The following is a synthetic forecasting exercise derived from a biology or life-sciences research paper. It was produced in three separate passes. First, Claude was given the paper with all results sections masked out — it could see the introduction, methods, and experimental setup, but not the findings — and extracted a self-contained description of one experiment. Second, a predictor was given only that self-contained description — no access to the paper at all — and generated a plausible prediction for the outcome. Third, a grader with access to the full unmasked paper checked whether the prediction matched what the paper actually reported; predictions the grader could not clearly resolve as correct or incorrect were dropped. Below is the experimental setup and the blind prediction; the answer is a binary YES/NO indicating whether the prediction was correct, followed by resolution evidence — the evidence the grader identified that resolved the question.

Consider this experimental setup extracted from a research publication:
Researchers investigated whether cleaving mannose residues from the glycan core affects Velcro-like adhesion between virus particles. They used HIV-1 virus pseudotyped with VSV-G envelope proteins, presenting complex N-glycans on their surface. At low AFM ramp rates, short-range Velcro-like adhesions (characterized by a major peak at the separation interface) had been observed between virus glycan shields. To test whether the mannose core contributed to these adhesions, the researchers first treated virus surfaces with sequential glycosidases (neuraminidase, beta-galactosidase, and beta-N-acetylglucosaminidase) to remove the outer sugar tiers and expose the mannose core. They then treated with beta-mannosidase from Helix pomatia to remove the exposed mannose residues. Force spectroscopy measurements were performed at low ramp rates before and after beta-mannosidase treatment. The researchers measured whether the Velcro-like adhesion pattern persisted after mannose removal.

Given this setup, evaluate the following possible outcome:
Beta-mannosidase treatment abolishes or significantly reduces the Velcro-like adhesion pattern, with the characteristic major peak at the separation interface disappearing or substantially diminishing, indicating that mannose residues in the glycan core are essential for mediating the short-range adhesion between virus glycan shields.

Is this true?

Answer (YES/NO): YES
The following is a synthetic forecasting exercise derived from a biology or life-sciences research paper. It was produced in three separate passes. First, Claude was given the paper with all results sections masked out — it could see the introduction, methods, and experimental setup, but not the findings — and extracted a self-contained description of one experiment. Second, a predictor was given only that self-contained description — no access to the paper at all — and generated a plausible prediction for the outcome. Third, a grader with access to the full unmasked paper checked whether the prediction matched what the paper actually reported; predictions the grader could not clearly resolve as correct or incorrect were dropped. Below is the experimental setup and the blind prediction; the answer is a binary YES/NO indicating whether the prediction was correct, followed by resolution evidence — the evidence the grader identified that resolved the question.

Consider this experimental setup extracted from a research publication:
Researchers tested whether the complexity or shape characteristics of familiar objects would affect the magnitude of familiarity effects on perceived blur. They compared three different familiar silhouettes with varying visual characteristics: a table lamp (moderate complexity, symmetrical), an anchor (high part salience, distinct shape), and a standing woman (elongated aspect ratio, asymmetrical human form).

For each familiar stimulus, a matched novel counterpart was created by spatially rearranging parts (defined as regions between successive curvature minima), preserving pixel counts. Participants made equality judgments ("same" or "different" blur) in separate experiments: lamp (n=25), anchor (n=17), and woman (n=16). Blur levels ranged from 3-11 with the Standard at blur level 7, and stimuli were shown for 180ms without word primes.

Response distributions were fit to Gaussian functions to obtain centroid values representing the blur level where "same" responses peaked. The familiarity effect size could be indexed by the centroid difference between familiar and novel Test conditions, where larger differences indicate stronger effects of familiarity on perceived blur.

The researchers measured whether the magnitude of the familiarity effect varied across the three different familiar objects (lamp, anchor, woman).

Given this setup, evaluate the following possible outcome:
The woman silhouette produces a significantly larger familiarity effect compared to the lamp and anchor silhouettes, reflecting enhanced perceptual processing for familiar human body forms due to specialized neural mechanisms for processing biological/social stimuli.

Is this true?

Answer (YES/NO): NO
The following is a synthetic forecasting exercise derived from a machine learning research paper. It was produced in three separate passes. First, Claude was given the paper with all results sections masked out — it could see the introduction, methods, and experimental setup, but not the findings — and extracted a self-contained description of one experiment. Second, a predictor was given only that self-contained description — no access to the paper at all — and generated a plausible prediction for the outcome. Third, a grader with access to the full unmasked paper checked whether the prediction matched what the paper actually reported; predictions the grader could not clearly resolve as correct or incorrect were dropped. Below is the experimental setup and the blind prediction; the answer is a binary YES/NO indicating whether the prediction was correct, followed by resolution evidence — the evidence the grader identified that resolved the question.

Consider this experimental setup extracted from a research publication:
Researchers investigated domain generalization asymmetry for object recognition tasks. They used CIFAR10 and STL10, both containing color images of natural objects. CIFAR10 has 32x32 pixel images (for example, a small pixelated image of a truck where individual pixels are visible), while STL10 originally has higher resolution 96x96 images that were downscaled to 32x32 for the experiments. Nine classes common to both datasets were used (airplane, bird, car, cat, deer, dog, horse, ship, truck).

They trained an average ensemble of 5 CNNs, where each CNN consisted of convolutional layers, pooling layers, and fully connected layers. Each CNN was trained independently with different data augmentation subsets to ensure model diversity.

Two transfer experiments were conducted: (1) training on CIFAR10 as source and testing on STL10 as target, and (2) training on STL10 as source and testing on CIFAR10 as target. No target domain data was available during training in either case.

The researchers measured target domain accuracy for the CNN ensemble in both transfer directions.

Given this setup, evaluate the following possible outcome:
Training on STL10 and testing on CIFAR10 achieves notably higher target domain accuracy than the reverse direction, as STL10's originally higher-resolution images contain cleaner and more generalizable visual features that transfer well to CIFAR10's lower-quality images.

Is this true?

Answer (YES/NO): NO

*-*-*

**Work instructions:**
All records above are to be printed exactly, with nothing omitted.

**Task answer:**
The following is a synthetic forecasting exercise derived from a biology or life-sciences research paper. It was produced in three separate passes. First, Claude was given the paper with all results sections masked out — it could see the introduction, methods, and experimental setup, but not the findings — and extracted a self-contained description of one experiment. Second, a predictor was given only that self-contained description — no access to the paper at all — and generated a plausible prediction for the outcome. Third, a grader with access to the full unmasked paper checked whether the prediction matched what the paper actually reported; predictions the grader could not clearly resolve as correct or incorrect were dropped. Below is the experimental setup and the blind prediction; the answer is a binary YES/NO indicating whether the prediction was correct, followed by resolution evidence — the evidence the grader identified that resolved the question.

Consider this experimental setup extracted from a research publication:
Researchers investigated whether cleaving mannose residues from the glycan core affects Velcro-like adhesion between virus particles. They used HIV-1 virus pseudotyped with VSV-G envelope proteins, presenting complex N-glycans on their surface. At low AFM ramp rates, short-range Velcro-like adhesions (characterized by a major peak at the separation interface) had been observed between virus glycan shields. To test whether the mannose core contributed to these adhesions, the researchers first treated virus surfaces with sequential glycosidases (neuraminidase, beta-galactosidase, and beta-N-acetylglucosaminidase) to remove the outer sugar tiers and expose the mannose core. They then treated with beta-mannosidase from Helix pomatia to remove the exposed mannose residues. Force spectroscopy measurements were performed at low ramp rates before and after beta-mannosidase treatment. The researchers measured whether the Velcro-like adhesion pattern persisted after mannose removal.

Given this setup, evaluate the following possible outcome:
Beta-mannosidase treatment abolishes or significantly reduces the Velcro-like adhesion pattern, with the characteristic major peak at the separation interface disappearing or substantially diminishing, indicating that mannose residues in the glycan core are essential for mediating the short-range adhesion between virus glycan shields.

Is this true?

Answer (YES/NO): YES
The following is a synthetic forecasting exercise derived from a biology or life-sciences research paper. It was produced in three separate passes. First, Claude was given the paper with all results sections masked out — it could see the introduction, methods, and experimental setup, but not the findings — and extracted a self-contained description of one experiment. Second, a predictor was given only that self-contained description — no access to the paper at all — and generated a plausible prediction for the outcome. Third, a grader with access to the full unmasked paper checked whether the prediction matched what the paper actually reported; predictions the grader could not clearly resolve as correct or incorrect were dropped. Below is the experimental setup and the blind prediction; the answer is a binary YES/NO indicating whether the prediction was correct, followed by resolution evidence — the evidence the grader identified that resolved the question.

Consider this experimental setup extracted from a research publication:
Researchers tested whether the complexity or shape characteristics of familiar objects would affect the magnitude of familiarity effects on perceived blur. They compared three different familiar silhouettes with varying visual characteristics: a table lamp (moderate complexity, symmetrical), an anchor (high part salience, distinct shape), and a standing woman (elongated aspect ratio, asymmetrical human form).

For each familiar stimulus, a matched novel counterpart was created by spatially rearranging parts (defined as regions between successive curvature minima), preserving pixel counts. Participants made equality judgments ("same" or "different" blur) in separate experiments: lamp (n=25), anchor (n=17), and woman (n=16). Blur levels ranged from 3-11 with the Standard at blur level 7, and stimuli were shown for 180ms without word primes.

Response distributions were fit to Gaussian functions to obtain centroid values representing the blur level where "same" responses peaked. The familiarity effect size could be indexed by the centroid difference between familiar and novel Test conditions, where larger differences indicate stronger effects of familiarity on perceived blur.

The researchers measured whether the magnitude of the familiarity effect varied across the three different familiar objects (lamp, anchor, woman).

Given this setup, evaluate the following possible outcome:
The woman silhouette produces a significantly larger familiarity effect compared to the lamp and anchor silhouettes, reflecting enhanced perceptual processing for familiar human body forms due to specialized neural mechanisms for processing biological/social stimuli.

Is this true?

Answer (YES/NO): NO
The following is a synthetic forecasting exercise derived from a machine learning research paper. It was produced in three separate passes. First, Claude was given the paper with all results sections masked out — it could see the introduction, methods, and experimental setup, but not the findings — and extracted a self-contained description of one experiment. Second, a predictor was given only that self-contained description — no access to the paper at all — and generated a plausible prediction for the outcome. Third, a grader with access to the full unmasked paper checked whether the prediction matched what the paper actually reported; predictions the grader could not clearly resolve as correct or incorrect were dropped. Below is the experimental setup and the blind prediction; the answer is a binary YES/NO indicating whether the prediction was correct, followed by resolution evidence — the evidence the grader identified that resolved the question.

Consider this experimental setup extracted from a research publication:
Researchers investigated domain generalization asymmetry for object recognition tasks. They used CIFAR10 and STL10, both containing color images of natural objects. CIFAR10 has 32x32 pixel images (for example, a small pixelated image of a truck where individual pixels are visible), while STL10 originally has higher resolution 96x96 images that were downscaled to 32x32 for the experiments. Nine classes common to both datasets were used (airplane, bird, car, cat, deer, dog, horse, ship, truck).

They trained an average ensemble of 5 CNNs, where each CNN consisted of convolutional layers, pooling layers, and fully connected layers. Each CNN was trained independently with different data augmentation subsets to ensure model diversity.

Two transfer experiments were conducted: (1) training on CIFAR10 as source and testing on STL10 as target, and (2) training on STL10 as source and testing on CIFAR10 as target. No target domain data was available during training in either case.

The researchers measured target domain accuracy for the CNN ensemble in both transfer directions.

Given this setup, evaluate the following possible outcome:
Training on STL10 and testing on CIFAR10 achieves notably higher target domain accuracy than the reverse direction, as STL10's originally higher-resolution images contain cleaner and more generalizable visual features that transfer well to CIFAR10's lower-quality images.

Is this true?

Answer (YES/NO): NO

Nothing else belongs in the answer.